The rectangular-prism-shaped Lytro is an innovative device that combines recent advances in the number of megapixels that can be packed into a digital camera’s image sensor, the fabrication of miniature optics, and computer image processing techniques to produce an affordable, new type of image recorder, that the manufacturer describes as a “light-field camera”.
Of its many unique features, the ability to choose what part of the picture should be in sharpest focus after the image has been recorded is being seen as a huge selling point.
Sure … wait, what?
To understand how such “focusing after the fact” works, think about how we gather visual information about our surroundings. Each point on an object emits rays of light fanning out in many directions. Imagine these rays as straight lines travelling through space. Our eye captures a small bundle of these rays, and focuses them back to a single point on the retina.
The same process happens in a conventional camera, where the image sensor takes the place of the retina. But in the process of focusing, we lose track of exactly which rays were travelling in which directions.
It is this detail which gives us the information about how far away the object is: for a distant object, the rays of light will be more closely parallel to each other than for a nearby object, where the rays are more divergent.

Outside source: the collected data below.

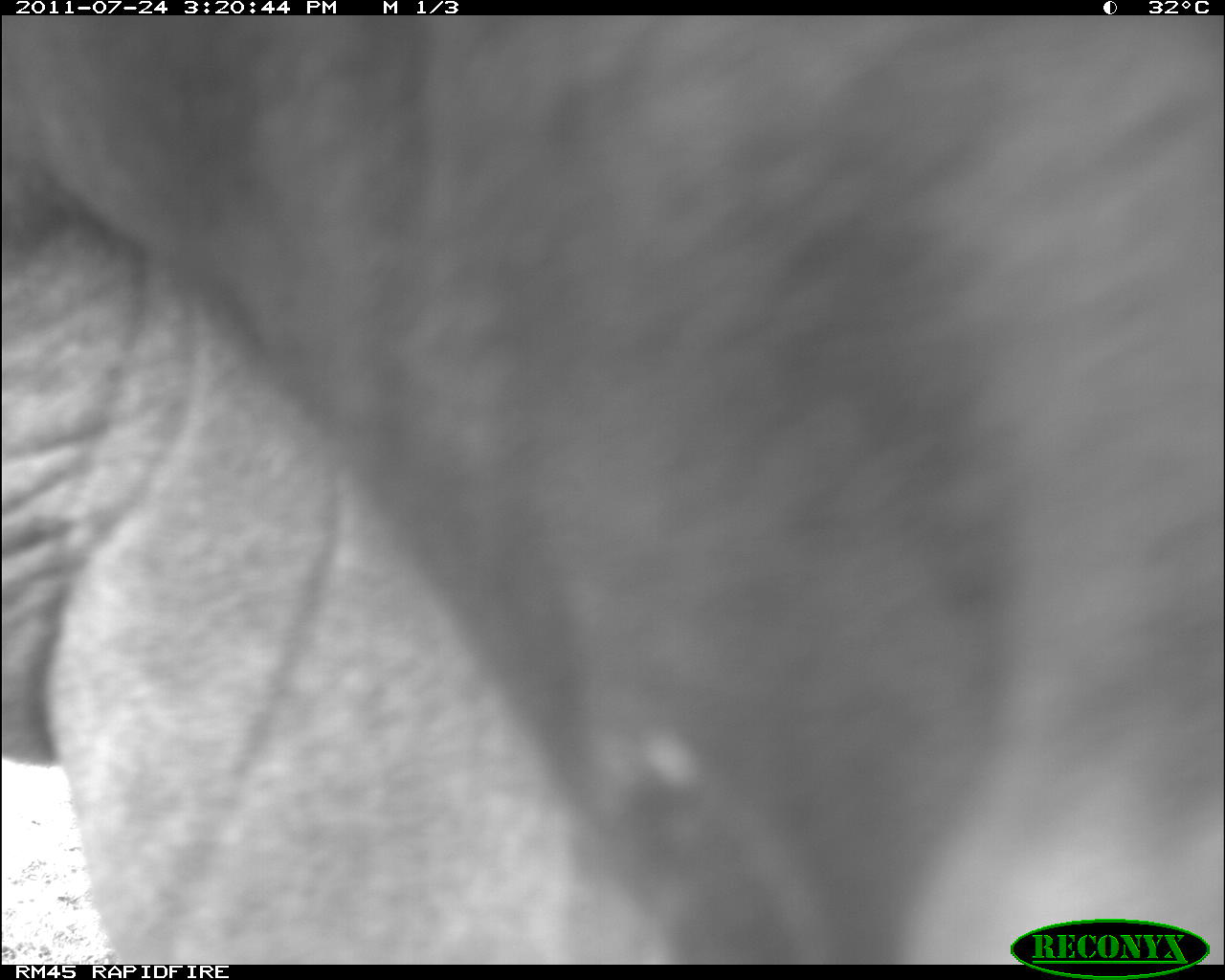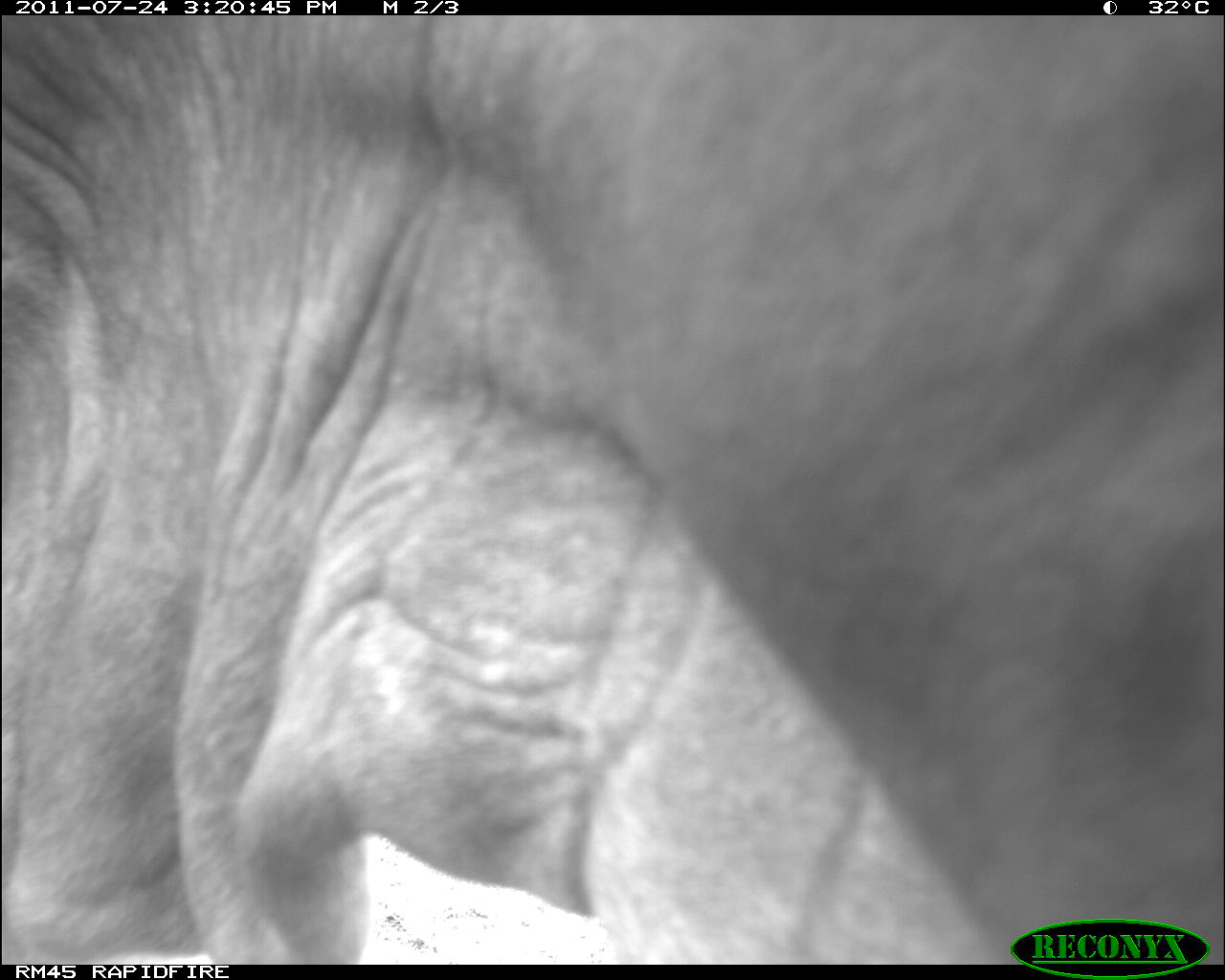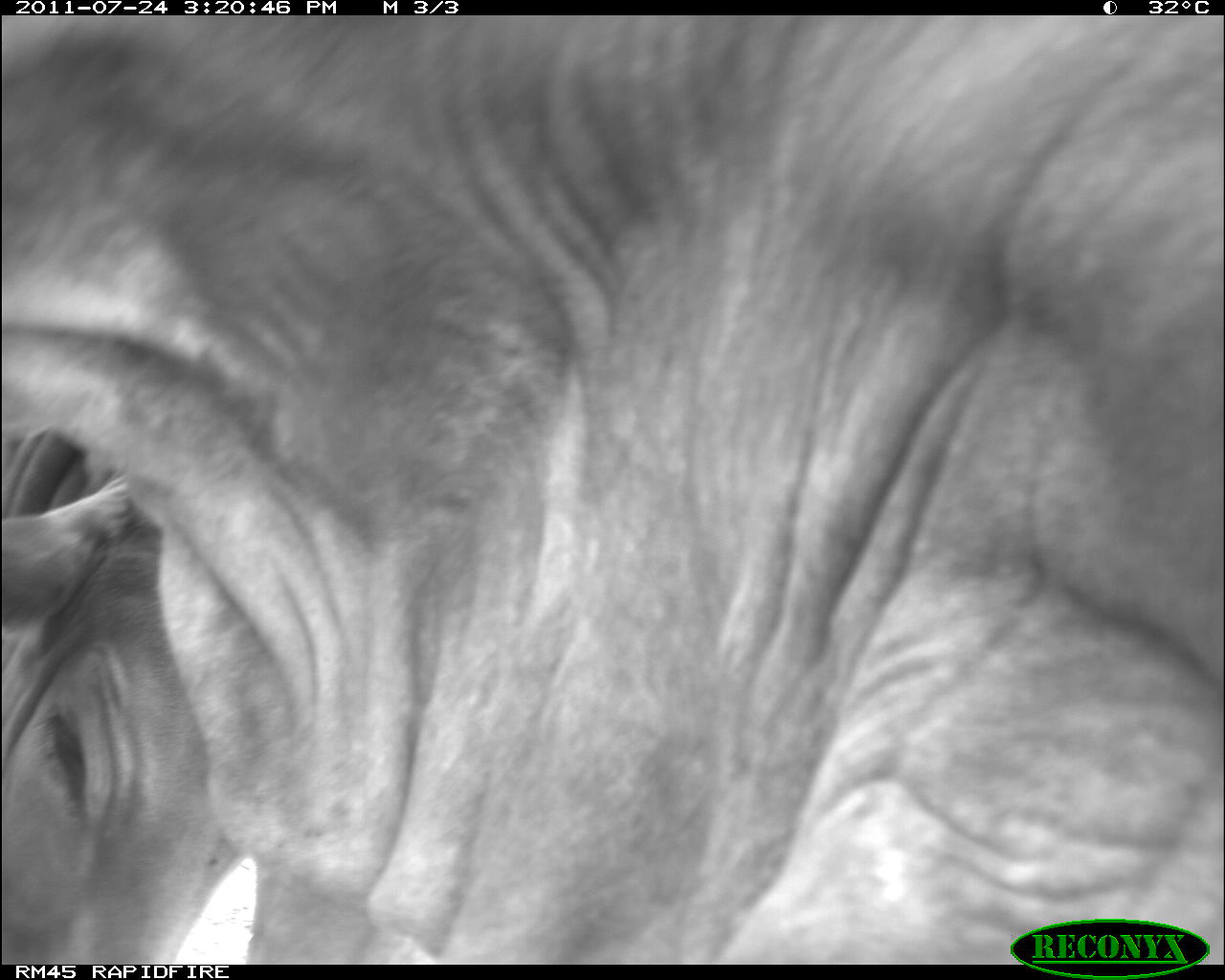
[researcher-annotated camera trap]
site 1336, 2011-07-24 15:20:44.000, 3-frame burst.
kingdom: Animalia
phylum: Chordata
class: Mammalia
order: Artiodactyla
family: Bovidae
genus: Bos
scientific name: Bos taurus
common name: domestic cattle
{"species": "Bos taurus (domestic cattle)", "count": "1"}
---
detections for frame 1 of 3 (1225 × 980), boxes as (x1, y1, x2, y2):
bos taurus: (3, 14, 1222, 964)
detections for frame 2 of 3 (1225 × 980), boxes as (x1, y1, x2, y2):
bos taurus: (3, 15, 1224, 963)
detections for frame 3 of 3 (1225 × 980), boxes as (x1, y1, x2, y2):
bos taurus: (1, 15, 1222, 964)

This is why we have to change the focus of the camera between near and far, so that the lens supplies the right amount of change in divergence to bring the rays from a certain distance to a good focus.

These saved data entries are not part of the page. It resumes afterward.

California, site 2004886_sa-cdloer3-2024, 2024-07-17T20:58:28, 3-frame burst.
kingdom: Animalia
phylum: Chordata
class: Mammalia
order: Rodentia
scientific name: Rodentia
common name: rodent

But then rays from points at other distances are not brought to an exact focus, and so these points turn out blurry. What we need is a way of recording at once both the positions and the directions of arrival of all of the light rays from an object. That’s what the Lytro does.

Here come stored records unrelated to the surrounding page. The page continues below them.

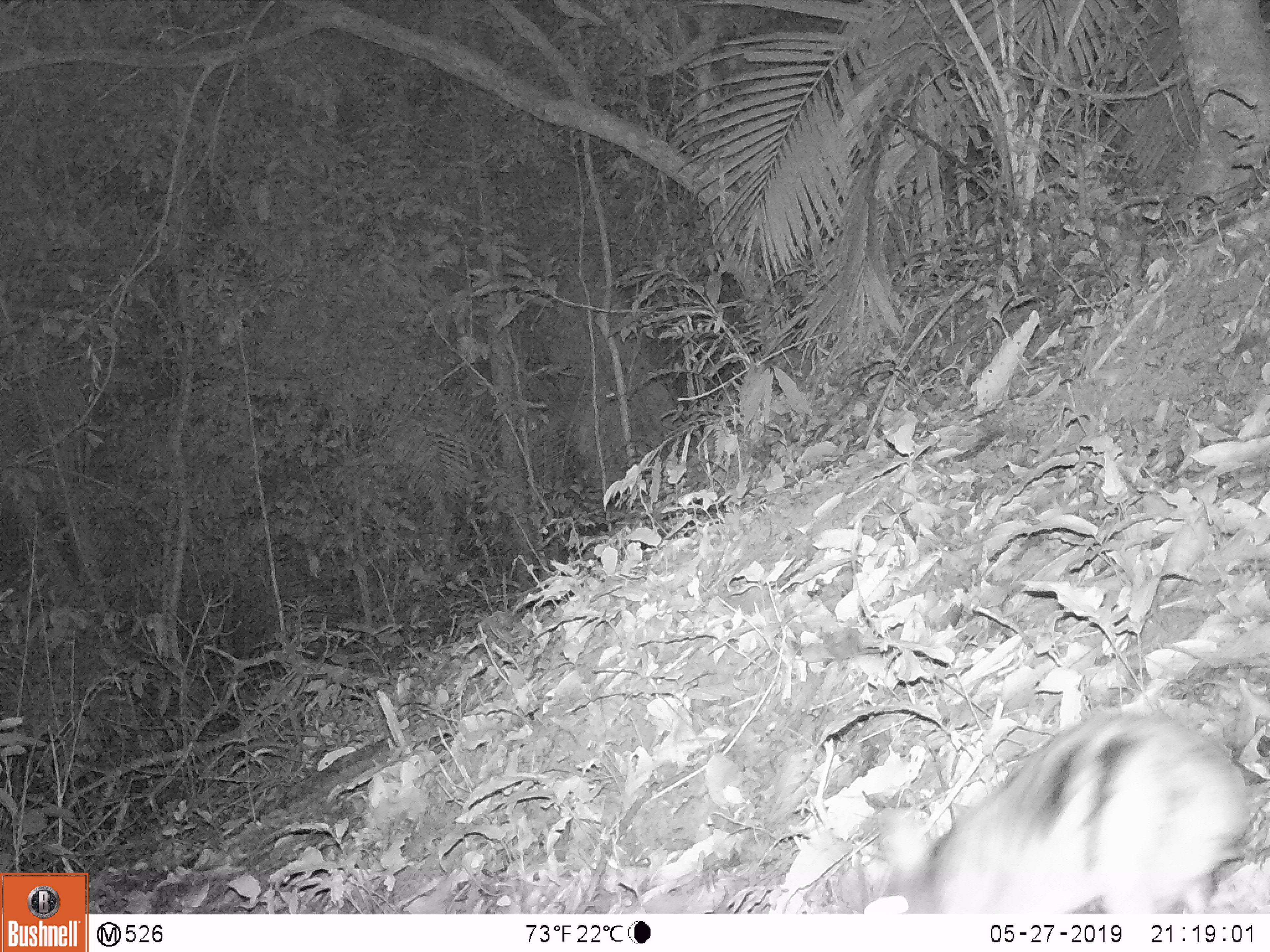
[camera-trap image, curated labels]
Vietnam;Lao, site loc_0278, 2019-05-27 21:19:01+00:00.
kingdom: Animalia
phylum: Chordata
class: Mammalia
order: Lagomorpha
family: Leporidae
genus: Nesolagus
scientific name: Nesolagus timminsi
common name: annamite striped rabbit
Annamite striped rabbit (Nesolagus timminsi). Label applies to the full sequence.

The front lens of the Lytro is similar to an ordinary, large-aperture camera lens, forming an image near the 11 megarays image sensor. But just in front of the sensor is an array of tiny microlenses, with very short focal lengths.
Each microlens covers the area of a number of pixels on the image sensor, and focuses an image of the back of the main camera lens on to it. The pixels record which part of the main lens a ray came through: that is, the direction of arrival of the ray at the sensor, for that particular spot on the main image.
So what we end up with is a four-dimensional map of the intensities of all of the light rays entering the camera: two dimensions of space data, and two dimensions of corresponding direction data.
This data set is referred to as the “light field”. You could think of this as being like having many little cameras inside the big camera, each one recording the same scene but from a slightly different viewpoint from within the area of the main camera lens.
With some clever digital image processing done on a microcomputer inside the camera, it’s possible to recombine all these little pictures and overlap them, so that any particular desired object in the scene is in focus. At the same time, it’s possible to correct for any aberrations in the main lens, since we know which part of the lens each ray came through.
The main lens is always used at full aperture, so light gathering power is at a maximum and the camera can operate under low light levels.
The trade-off is that since we are using many of the sensor pixels for direction information, we don’t have so many to use for position information, meaning the effective resolution of the image is reduced.
But modern megapixel arrays have more than enough pixels to display acceptable resolution, and again clever image processing helps to “fill in the gaps” between sampling points.
A picture of the future
The operating principles of the camera place it in a class midway between conventional photography, where all directional information is lost, and the technique of holography, in which complete position and direction information is recorded (in fact, it is possible to convert a Lytro image file into a synthetic hologram).
The big advantages of the Lytro are its portability, low cost, ease of use, digital recording, and ability to be used under ordinary lighting conditions.
What further developments can we expect? An obvious enhancement would be to use much larger pixel arrays (say 100 megapixels) and microlens arrays, giving higher spatial and directional resolution. The manufacturing processes for these already exist.
The Lytro has been manufactured to be very economical and easy to use. The blue and silver models come with 8GB worth of storage for A$399, while A$499 will get you the red model, which comes with 16GB of storage.
But we can expect to see more expensive versions becoming available for scientific and industrial applications.
The flexibility of being able to record the complete light field and to analyse it in detail later makes this design ripe for exploitation in ways that have yet to be explored.